LucasArts, the game-making division of Lucasfilm, is being shut down by the company's new supreme overlords at Disney.
Disney is instead switching video game development of Lucasfilm properties (i.e. Star Wars) to external companies under a licencing model. The fate of 1313, a new Star Wars game internally developed by LucasArts and set between Episode III and IV, is unclear, although rumours have stated that the game has been on hold since late last year as Disney wants all new Star Wars games to focus on the time period of the new movies.

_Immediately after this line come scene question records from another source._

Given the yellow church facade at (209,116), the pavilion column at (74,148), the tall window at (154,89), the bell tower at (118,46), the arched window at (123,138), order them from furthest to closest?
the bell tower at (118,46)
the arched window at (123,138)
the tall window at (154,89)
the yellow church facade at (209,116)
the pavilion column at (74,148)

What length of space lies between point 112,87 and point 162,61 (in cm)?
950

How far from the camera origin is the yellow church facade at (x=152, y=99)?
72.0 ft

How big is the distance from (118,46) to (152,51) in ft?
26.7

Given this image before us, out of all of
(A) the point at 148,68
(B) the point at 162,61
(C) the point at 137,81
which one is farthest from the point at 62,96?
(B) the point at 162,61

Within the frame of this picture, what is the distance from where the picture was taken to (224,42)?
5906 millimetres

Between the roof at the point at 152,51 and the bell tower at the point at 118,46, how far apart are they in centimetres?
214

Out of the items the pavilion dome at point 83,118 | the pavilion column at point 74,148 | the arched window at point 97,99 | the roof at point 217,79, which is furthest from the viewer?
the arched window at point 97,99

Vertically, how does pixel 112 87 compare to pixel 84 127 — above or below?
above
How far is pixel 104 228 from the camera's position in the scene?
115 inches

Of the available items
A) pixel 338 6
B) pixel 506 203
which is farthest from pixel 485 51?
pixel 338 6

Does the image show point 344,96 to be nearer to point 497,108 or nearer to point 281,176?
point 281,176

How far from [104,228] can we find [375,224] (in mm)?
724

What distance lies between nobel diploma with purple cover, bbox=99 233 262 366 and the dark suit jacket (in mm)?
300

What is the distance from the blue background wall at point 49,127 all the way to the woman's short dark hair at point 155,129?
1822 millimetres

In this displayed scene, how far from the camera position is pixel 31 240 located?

LucasArts was founded in 1982 and worked on some very early home video games before the release of its first big hit, Maniac Mansion, in 1987. That game introduced the SCUMM Engine, which put impressive graphics and a mouse-driven interface into the adventure genre, previously dominated by text inputs. Further games refined this system, such as the brilliant Zak McKraken and the Alien Mindbenders (1988) and Indiana Jones and the Last Crusade (1989), the latter of which may still be one of the very best movie tie-in games ever made. LucasArts adjusted their formula in 1990 with the quirky and enjoyable LOOM, which replaced the typical command system with a music-driven one. In 1990 LucasArts released arguably their best-known, non-Star Wars game with The Secret of Monkey Island, following that up a year later with the epic and superior Monkey Island 2: LeChuck's Revenge. Indiana Jones and the Fate of Atlantis was released in 1992, followed by Maniac Mansion 2: Day of the Tentacle and Sam and Max Hit the Road in 1993.
Following this point, the widespread adoption of 3D technology for games left LucasArts feeling that their adventure games looked outdated. The Curse of Monkey Island (1997) was their last adventure game using 2D animation, with both Grim Fandango (1999) and Escape from Monkey Island (2000) featuring 3D graphics. Though critical acclaim was still forthcoming (rather less for Escape), LucasArts wound up its adventure-producing division in 2003. Many of the people working there went on to found Telltale Games, who eventually ended up producing episodic new Sam and Max and Monkey Island games. Their most recent hit was The Walking Dead episodic game series.
Meanwhile, LucasArts branched into other areas of gaming. In 1993 they published X-Wing, a Star Wars-themed competitor to Chris Roberts's Wing Commander series of space combat games. The critically-acclaimed series eventually ended up comprising four core titles: X-Wing (1993), TIE Fighter (1994), X-Wing vs. TIE Fighter (1997) and X-Wing Alliance (1999). Disappointing sales for X-Wing Alliance - accompanying the wholesale collapse of the space combat simulator genre after a decade of success - saw the series cancelled at that point. LucasArts moved into console gaming, working with BioWare to produce the RPG Knights of the Old Republic in 2003 and with Obsidian on the ill-fated Knights of the Old Republic II in 2004. They also produced the action game Star Wars: Republic Commando in 2005.
Increasingly, post-2000 LucasArts was working more and more with external companies to produce their games, with LucasArts often only providing oversight. The most recent example of this is the highly troubled MMORPG The Old Republic, co-produced with BioWare and apparently the most expensive computer game of all time (with rumours abounding about how close the game has come to breaking even). It is likely that these elements also factored into Disney's decision to shut down the company.
Sad news for the once-great games development company which kick-started the careers of, amongst many others, Ron Gilbert and Tim Schafer.